Source text
In [1]:
from pyspark.sql import SparkSession
from pyspark.sql.functions import col
# Create a Spark session
spark = SparkSession.builder \
    .appName("Retail Sales Analysis") \
    .getOrCreate()
file_path = "sales.csv"
df = spark.read.csv(file_path, header=True, inferSchema=True)

Using Spark's default log4j profile: org/apache/spark/log4j-defaults.properties
Setting default log level to "WARN".
To adjust logging level use sc.setLogLevel(newLevel). For SparkR, use setLogLevel(newLevel).
25/03/07 15:32:05 WARN NativeCodeLoader: Unable to load native-hadoop library for your platform... using builtin-java classes where applicable


In [3]:
df.schema

StructType(List(StructField(TransactionID,IntegerType,true),StructField(Date,StringType,true),StructField(StoreID,StringType,true),StructField(ProductID,IntegerType,true),StructField(ProductName,StringType,true),StructField(Quantity,IntegerType,true),StructField(Price,DoubleType,true),StructField(TotalSale,DoubleType,true),StructField(CustomerID,StringType,true)))

In [5]:
df.show(5)

+-------------+----------+-------+---------+-----------+--------+-----+---------+----------+
|TransactionID|      Date|StoreID|ProductID|ProductName|Quantity|Price|TotalSale|CustomerID|
+-------------+----------+-------+---------+-----------+--------+-----+---------+----------+
|            1|2025-01-01|   S001|      101|      Apple|       3| 0.99|     2.97|      C001|
|            2|2025-01-02|   S002|      102|     Banana|       2| 0.59|     1.18|      C002|
|            3|2025-01-03|   S001|      103|     Orange|       5| 1.29|     6.45|      C003|
|            4|2025-01-03|   S003|      104|      Mango|       1| 1.99|     1.99|      C004|
|            5|2025-01-04|   S002|      105|  Blueberry|      10| 2.49|     24.9|      C005|
+-------------+----------+-------+---------+-----------+--------+-----+---------+----------+
only showing top 5 rows



Spark uses a sample (controlled by samplingRatio) of the data to infer types, typically requiring two reads: one for schema inference and another for loading. The size of the sample depends on samplingRatio, but default might be 100% (all rows), which is bad for big data. Hence, explicit schemas are better for performance.

Raw entries:
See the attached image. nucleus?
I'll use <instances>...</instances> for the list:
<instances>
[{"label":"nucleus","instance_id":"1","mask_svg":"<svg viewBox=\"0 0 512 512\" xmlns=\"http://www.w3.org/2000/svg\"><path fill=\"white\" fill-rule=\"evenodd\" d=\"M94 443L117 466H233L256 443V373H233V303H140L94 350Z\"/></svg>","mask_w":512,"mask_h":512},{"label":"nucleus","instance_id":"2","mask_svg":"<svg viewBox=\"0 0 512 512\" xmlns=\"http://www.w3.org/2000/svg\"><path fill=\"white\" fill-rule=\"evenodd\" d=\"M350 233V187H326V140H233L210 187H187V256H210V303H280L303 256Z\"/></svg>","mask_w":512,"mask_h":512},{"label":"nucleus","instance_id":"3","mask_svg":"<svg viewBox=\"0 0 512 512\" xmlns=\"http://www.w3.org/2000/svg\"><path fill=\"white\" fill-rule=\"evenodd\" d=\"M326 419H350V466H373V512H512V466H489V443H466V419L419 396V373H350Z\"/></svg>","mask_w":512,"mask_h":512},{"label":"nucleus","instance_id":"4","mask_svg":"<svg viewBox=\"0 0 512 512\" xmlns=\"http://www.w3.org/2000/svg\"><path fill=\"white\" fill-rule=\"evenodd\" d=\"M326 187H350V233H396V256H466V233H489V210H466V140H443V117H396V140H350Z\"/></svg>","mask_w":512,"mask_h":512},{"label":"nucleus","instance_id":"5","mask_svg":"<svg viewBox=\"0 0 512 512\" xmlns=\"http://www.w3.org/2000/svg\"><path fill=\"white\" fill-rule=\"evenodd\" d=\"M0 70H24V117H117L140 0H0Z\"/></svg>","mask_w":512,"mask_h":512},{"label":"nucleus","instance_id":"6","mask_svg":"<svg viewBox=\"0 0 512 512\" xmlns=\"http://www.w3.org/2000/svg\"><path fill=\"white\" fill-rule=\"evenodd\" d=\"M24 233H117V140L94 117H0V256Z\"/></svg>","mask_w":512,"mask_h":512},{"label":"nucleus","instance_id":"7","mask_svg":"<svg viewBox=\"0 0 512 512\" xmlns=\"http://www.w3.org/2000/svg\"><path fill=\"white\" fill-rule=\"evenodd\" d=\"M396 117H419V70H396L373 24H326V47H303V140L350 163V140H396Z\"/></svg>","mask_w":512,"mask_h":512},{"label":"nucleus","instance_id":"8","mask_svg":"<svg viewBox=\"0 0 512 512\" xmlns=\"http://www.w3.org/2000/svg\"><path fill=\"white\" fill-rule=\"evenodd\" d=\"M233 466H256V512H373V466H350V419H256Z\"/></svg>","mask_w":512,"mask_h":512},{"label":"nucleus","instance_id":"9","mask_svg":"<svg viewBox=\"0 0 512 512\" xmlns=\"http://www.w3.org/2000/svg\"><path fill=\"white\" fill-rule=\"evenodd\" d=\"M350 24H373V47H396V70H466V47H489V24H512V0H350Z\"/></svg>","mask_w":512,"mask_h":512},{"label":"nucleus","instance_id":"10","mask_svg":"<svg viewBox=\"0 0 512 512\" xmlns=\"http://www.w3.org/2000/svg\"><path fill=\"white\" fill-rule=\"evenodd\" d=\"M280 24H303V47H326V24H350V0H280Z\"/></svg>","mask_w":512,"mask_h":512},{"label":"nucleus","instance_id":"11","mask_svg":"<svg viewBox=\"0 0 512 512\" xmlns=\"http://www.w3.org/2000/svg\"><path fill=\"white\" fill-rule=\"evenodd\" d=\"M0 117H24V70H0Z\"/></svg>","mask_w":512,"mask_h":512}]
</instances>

Actions to take
(a) From the Spark notebook, write out the part starting with "Using Spark's default" and going on through "SparkR, use setLogLevel(newLevel).", swapping "WARN" for "ERROR".
(b) Answer these questions from the Spark notebook:
(i) What app name is given to the Spark session?
(ii) Which product was sold in the transaction with ID 4?
(iii) What setting controls the sample Spark uses to infer types?

Final answers
(a)
Using Spark's default log4j profile: org/apache/spark/log4j-defaults.properties
Setting default log level to "ERROR".
To adjust logging level use sc.setLogLevel(newLevel). For SparkR, use setLogLevel(newLevel).

(b)
(i) Retail Sales Analysis
(ii) Mango
(iii) samplingRatio